#### To do
a. In the steel pipe passage, rewrite the paragraph beginning "Each heated round billet was subjected" as a short bulleted list that keeps its main facts.
b. Carry the steel pipe passage forward, starting right after its final sentence.

#### Passage to read
+---+
Next, similarly to Example 1, the round billet of each test number was subjected to a steel material production process. In the steel material heating process, the in-furnace temperature (°C) in the preheating zone, the residence time (minutes) in the preheating zone, the in-furnace temperature T (°C) in the heating zone and the holding zone, and the total residence time t (minutes) in the heating zone and the holding zone were as shown in Table 4. Further, FA = (t/60)^0.5 × (T + 273) was as shown in Table 4.
Each heated round billet was subjected to hot working under the same conditions as in Example 1 to thereby produce a hollow shell for each test number. In addition, each produced hollow shell was subjected to a heat treatment process (quenching process and tempering process). In the quenching process, the quenching temperature was set to 910°C, and the holding time at the quenching temperature was set to 15 minutes. In the tempering process, the tempering temperature (°C) was set as shown in Table 4, and the holding time (minutes) at the tempering temperature was set as shown in Table 4. The yield strength was adjusted to 125 ksi or more (862 MPa or more) by the heat treatment process. Martensitic stainless steel materials (seamless steel pipes) were produced by the above production process.

[Evaluation tests]

The seamless steel pipe of each test number was subjected to the following evaluation tests by the same methods as the methods employed in Example 1.

The result of the microstructure observation test showed that, in each test number, the volume ratio of martensite was 80.0% or more. The results for degree of Cr segregation ΔCr, degree of Mo segregation ΔMo, degree of Cu segregation ΔCu, ΔF, yield strength, and SSC resistance evaluation obtained in the evaluation tests of (2) to (4) mentioned above are shown in Table 4.

[Evaluation results]

Referring to Table 4, in Test Numbers 1 to 24, the content of each element in the chemical composition was within the range of the present embodiment. In addition, in the heating process, the in-furnace temperature and residence time in the preheating zone were appropriate, the in-furnace temperature T in the heating zone and the holding zone was 1225 to 1275°C, and FA was 3900 or more. Therefore, the total degree of segregation ΔF was 0.50 or less, and the Cr concentration distribution, the Mo concentration distribution, and the Cu concentration distribution in a microscopic segregation region in the steel material were sufficiently uniform. As a result, the yield strength was 125 ksi grade or more (862 MPa or more), and excellent SSC resistance was obtained.
On the other hand, in Test Number 25 the content of Cr was too low. Therefore, the SSC resistance was low.
In Test Number 26 the content of Cr was too high. Therefore, the total degree of segregation ΔF was more than 0.50. As a result, the SSC resistance was low.
In Test Number 27 the content of Mo was too low. Therefore, the SSC resistance was low.
In Test Number 28 the content of Mo was too high. Therefore, the total degree of segregation ΔF was more than 0.50. As a result, the SSC resistance was low.
In Test Number 29 the content of Cu was too low. Therefore, the SSC resistance was low.
+---+
#### Source information
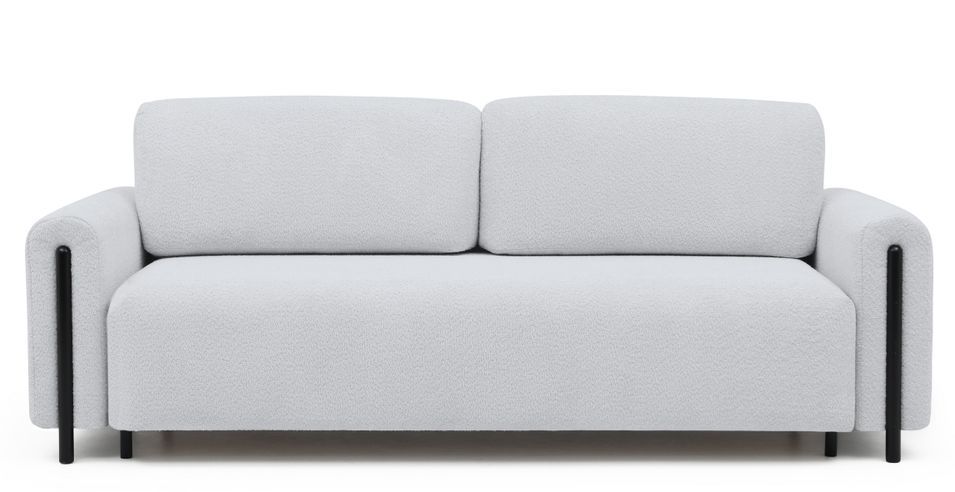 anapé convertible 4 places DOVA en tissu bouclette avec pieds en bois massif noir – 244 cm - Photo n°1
+---+
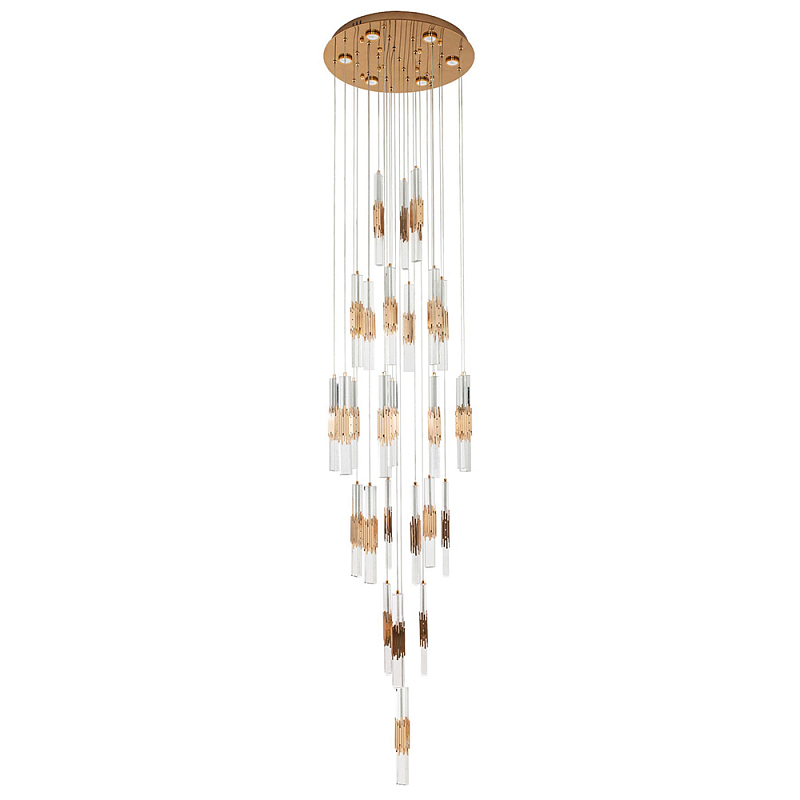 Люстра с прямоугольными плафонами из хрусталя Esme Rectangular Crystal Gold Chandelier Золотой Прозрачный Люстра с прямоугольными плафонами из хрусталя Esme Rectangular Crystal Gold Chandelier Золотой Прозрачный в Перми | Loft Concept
+---+
#### Answers to the exercises
a.
- Each heated round billet was hot worked under the same conditions as in Example 1 to form a hollow shell.
- Each hollow shell then underwent quenching and tempering.
- Quenching was done at 910°C with a 15-minute hold.
- Tempering temperature and holding time were set as shown in Table 4.
- The heat treatment brought yield strength to 125 ksi (862 MPa) or more.
- The result was martensitic stainless steel seamless pipes.

b.
In Test Number 30, the content of Cu was too high. Therefore, the total degree of segregation ΔF was more than 0.50. As a result, the SSC resistance was low.
In Test Numbers 31 to 40, although the content of each element in the chemical composition was within the range of the present embodiment, FA was less than 3900 and Formula (A) was not satisfied. Therefore, the total degree of segregation ΔF in these test numbers was more than 0.50. As a result, in these test numbers the SSC resistance was low.
An embodiment of the present disclosure has been described above. However, the foregoing embodiment is merely an example for implementing the present disclosure. Accordingly, the present disclosure is not limited to the above embodiment, and the above embodiment can be appropriately modified and implemented within a range which does not deviate from the gist of the present disclosure.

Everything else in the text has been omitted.